The use of NOL poison pill or “preservation” plans is on the rise as the aftermath of the economic recession gives way to a wave of takeover transactions. These plans are designed to discourage anyone from acquiring 5 percent or more of a company’s shares, thus deterring ownership changes that would deprive the company of otherwise usable NOLs. A number of financial institutions that received bailout funds from the government in the past three years relied on these plans to avert takeovers. The Delaware Supreme Court recently upheld the use of these plans.
After an “ownership change,” the IRS limits the amount by which a loss corporation can offset its taxable income. The purpose of 382 was to prevent the “trafficking” of NOLs—in other words, to limit their benefit when new shareholders who did not bear the actual economic burden of the losses acquire a controlling interest in a loss corporation.

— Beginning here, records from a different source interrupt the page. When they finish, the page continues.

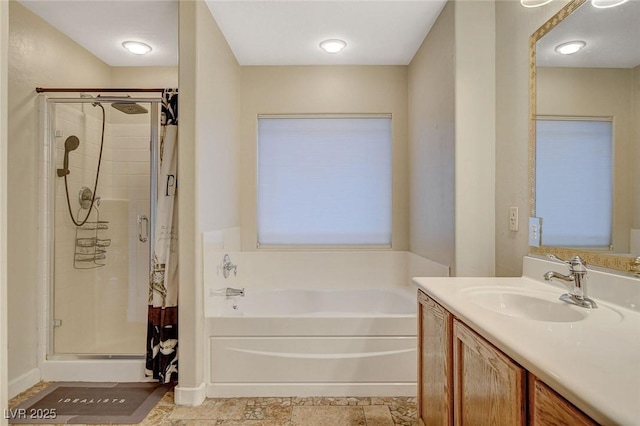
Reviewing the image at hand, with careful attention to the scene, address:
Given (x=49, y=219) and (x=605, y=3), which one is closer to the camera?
(x=605, y=3)

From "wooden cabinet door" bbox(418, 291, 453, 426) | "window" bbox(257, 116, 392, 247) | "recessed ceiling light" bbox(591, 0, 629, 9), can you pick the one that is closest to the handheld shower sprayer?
"window" bbox(257, 116, 392, 247)

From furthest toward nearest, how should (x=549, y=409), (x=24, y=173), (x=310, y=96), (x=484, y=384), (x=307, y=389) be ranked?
(x=310, y=96)
(x=24, y=173)
(x=307, y=389)
(x=484, y=384)
(x=549, y=409)

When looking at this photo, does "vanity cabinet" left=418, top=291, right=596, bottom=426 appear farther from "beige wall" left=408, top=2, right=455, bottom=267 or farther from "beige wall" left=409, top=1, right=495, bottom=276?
"beige wall" left=408, top=2, right=455, bottom=267

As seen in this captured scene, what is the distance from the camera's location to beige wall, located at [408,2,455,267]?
2213 millimetres

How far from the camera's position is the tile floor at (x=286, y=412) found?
6.51 ft

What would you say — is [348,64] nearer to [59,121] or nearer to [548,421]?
[59,121]

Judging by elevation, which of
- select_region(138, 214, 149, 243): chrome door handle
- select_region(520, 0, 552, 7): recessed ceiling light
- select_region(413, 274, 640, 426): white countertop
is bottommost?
select_region(413, 274, 640, 426): white countertop

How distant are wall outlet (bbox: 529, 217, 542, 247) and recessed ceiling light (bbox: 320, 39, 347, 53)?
1.92m

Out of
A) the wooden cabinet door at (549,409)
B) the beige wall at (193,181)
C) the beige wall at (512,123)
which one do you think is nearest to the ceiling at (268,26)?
the beige wall at (193,181)

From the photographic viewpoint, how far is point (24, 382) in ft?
7.57

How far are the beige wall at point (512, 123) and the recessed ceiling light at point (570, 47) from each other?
221 mm

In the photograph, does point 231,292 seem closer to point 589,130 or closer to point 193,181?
point 193,181

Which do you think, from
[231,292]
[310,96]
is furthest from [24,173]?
[310,96]

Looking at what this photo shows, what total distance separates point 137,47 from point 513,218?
3.05 meters
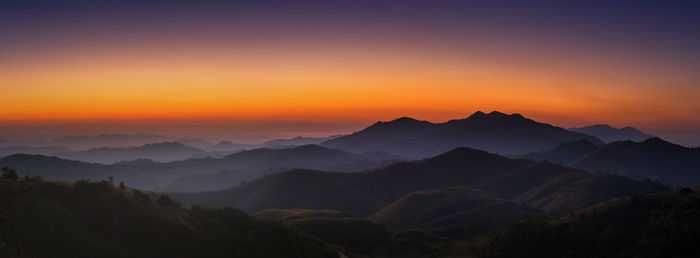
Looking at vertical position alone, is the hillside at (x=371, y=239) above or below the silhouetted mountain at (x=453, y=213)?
above

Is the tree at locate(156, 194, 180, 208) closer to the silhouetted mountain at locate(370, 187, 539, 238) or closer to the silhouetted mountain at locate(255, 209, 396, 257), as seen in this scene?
the silhouetted mountain at locate(255, 209, 396, 257)

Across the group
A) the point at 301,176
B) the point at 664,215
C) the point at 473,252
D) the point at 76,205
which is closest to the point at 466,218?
the point at 473,252

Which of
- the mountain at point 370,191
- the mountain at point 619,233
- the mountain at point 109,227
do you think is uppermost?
the mountain at point 109,227

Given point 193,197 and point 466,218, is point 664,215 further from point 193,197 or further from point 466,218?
point 193,197

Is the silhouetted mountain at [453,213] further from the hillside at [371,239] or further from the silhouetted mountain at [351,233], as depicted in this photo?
the silhouetted mountain at [351,233]

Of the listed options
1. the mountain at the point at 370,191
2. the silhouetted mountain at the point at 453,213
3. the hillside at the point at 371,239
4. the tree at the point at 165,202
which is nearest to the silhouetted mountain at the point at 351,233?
the hillside at the point at 371,239

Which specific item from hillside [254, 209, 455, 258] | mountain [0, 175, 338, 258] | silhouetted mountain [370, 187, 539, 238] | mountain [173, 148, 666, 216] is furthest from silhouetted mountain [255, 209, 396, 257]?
mountain [173, 148, 666, 216]
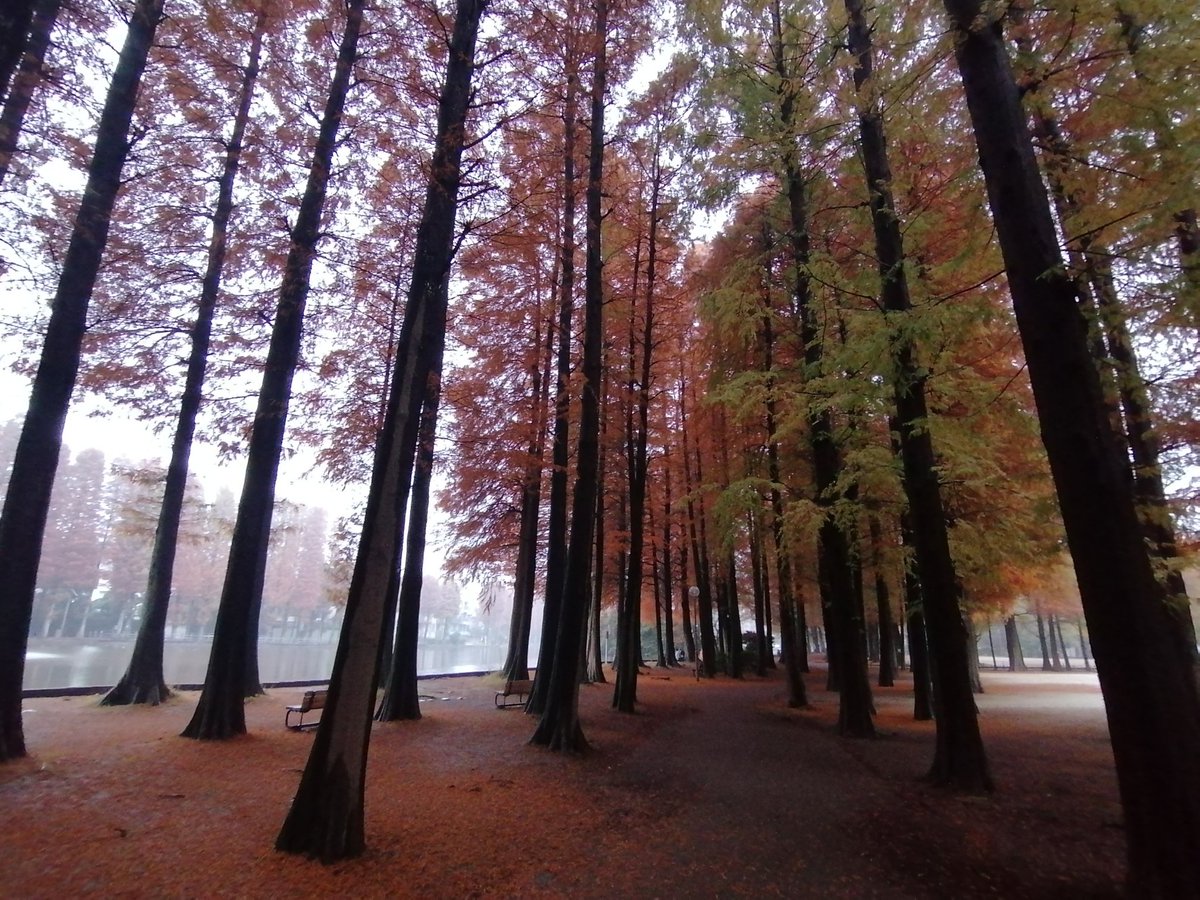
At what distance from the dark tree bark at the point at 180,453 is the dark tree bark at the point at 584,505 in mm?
5610

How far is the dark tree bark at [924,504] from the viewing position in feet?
21.1

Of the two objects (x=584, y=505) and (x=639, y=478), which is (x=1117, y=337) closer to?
(x=584, y=505)

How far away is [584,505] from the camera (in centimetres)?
888

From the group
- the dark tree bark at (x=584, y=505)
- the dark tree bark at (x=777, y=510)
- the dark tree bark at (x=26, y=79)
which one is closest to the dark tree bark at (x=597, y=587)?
the dark tree bark at (x=777, y=510)

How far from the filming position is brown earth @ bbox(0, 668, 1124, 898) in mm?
3930

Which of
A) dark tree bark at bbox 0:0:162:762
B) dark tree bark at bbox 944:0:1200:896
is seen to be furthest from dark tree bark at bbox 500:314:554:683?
dark tree bark at bbox 944:0:1200:896

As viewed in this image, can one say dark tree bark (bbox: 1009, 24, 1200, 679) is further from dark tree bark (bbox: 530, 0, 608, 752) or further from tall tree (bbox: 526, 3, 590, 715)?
tall tree (bbox: 526, 3, 590, 715)

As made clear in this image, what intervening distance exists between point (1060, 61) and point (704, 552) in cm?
1770

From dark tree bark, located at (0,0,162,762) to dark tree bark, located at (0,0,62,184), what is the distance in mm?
907

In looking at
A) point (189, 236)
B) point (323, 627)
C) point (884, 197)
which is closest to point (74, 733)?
point (189, 236)

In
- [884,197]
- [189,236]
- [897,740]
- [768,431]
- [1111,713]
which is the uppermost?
[189,236]

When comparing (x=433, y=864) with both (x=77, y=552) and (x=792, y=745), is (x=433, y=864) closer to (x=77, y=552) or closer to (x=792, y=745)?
(x=792, y=745)

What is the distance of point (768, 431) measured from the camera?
45.7ft

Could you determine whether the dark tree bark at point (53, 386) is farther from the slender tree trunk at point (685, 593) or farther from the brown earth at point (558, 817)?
the slender tree trunk at point (685, 593)
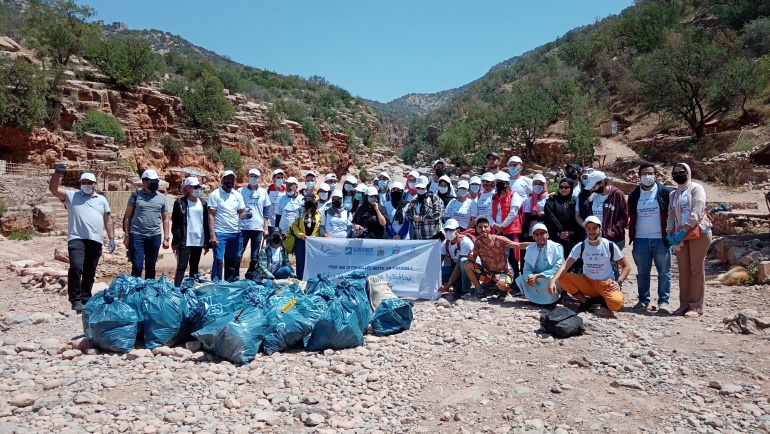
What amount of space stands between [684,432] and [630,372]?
37.3 inches

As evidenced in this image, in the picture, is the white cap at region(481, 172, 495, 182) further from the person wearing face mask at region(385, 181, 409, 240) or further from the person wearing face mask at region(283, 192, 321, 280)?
the person wearing face mask at region(283, 192, 321, 280)

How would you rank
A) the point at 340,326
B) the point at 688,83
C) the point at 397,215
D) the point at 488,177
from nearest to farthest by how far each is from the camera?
the point at 340,326 → the point at 488,177 → the point at 397,215 → the point at 688,83

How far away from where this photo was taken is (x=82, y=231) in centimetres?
634

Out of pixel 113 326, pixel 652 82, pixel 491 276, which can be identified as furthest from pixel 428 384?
pixel 652 82

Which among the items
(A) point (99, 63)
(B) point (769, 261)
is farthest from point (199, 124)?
(B) point (769, 261)

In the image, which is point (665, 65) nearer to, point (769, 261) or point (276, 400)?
point (769, 261)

An ownership change is defined as a change in the percentage of ownership of the loss corporation’s stock owned by the “5 percent shareholders” of more than 50 percentage points (by value) over a 3-year period. The term “5 percent shareholder” includes any person or public group holding 5 percent or more of the corporation’s stock, directly or indirectly, during the testing period. Ownership shifts trigger an IRS filing, which can be complex and expensive. Some loss corporations may not carefully track their ownership since 382 limitations are only implicated when the corporation becomes profitable.
Poison pill plans vary. One plan could provide that, as of a certain date, existing holders and holders of new shares issued after that date will receive a dividend of one preferred share purchase right for each common share. Any person or entity that acquires 4.99% or more of the shares voids their preferred share purchase rights. The resulting dilution would keep the person’s share under the requisite 5% level—and shareholders are likely to be discouraged from purchasing enough stock to reach that level in the first place. However, this type of plan merely discourages ownership change levels of stock acquisition by making it more expensive but they do not prevent such an acquisition.
Separately, in a private letter ruling, the IRS upheld a loss corporation’s method of determining whether a merger will trigger an ownership change. The private ruling allows for a company to determine through written inquiry whether a transaction will trigger a change in ownership. The subject of the ruling, a loss corporation, solicited information through written inquiry about the stock ownership of a public group that potentially owns “overlapping” stock in both it and the corporation it plans to acquire in a proposed Code Sec. 368(a) merger. The information was collected to determine “actual knowledge” as to whether the merger will result in a change of ownership.
A loss corporation must take certain stock ownership of which it has “actual knowledge” into account to determine whether an ownership change has occurred when the loss corporate either (i) has actual knowledge of stock ownership on any testing date, or (ii) acquires knowledge before the date that the income tax return is filed for the tax year in which the testing date occurs.
The IRS determined that the additional information the public company will obtain about the stock ownership of the overlapping owners through written inquiry is an acceptable method of determining actual knowledge. This form of written inquiry can greatly simplify the process for determining actual knowledge while still providing businesses with the information they need to satisfy IRS requirements.